[Saved data entries]
====================

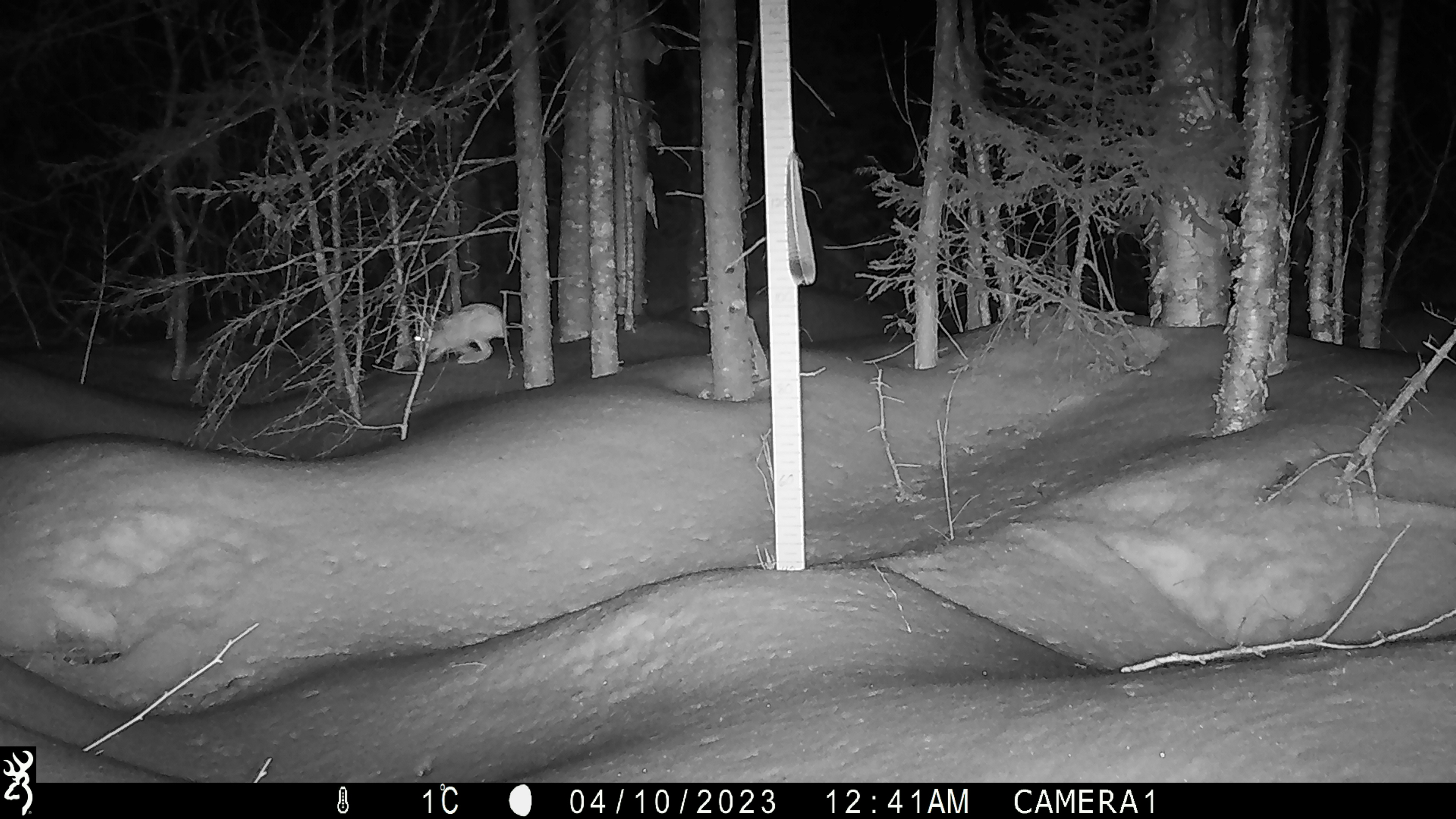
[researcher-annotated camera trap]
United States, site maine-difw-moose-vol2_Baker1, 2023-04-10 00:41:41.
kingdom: Animalia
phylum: Chordata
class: Mammalia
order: Lagomorpha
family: Leporidae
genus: Lepus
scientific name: Lepus americanus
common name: snowshoe hare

====================

Your response must reproduce every line of the data exactly, with images omitted.

Answer to the problem:
[researcher-annotated camera trap]
United States, site maine-difw-moose-vol2_Baker1, 2023-04-10 00:41:41.
kingdom: Animalia
phylum: Chordata
class: Mammalia
order: Lagomorpha
family: Leporidae
genus: Lepus
scientific name: Lepus americanus
common name: snowshoe hare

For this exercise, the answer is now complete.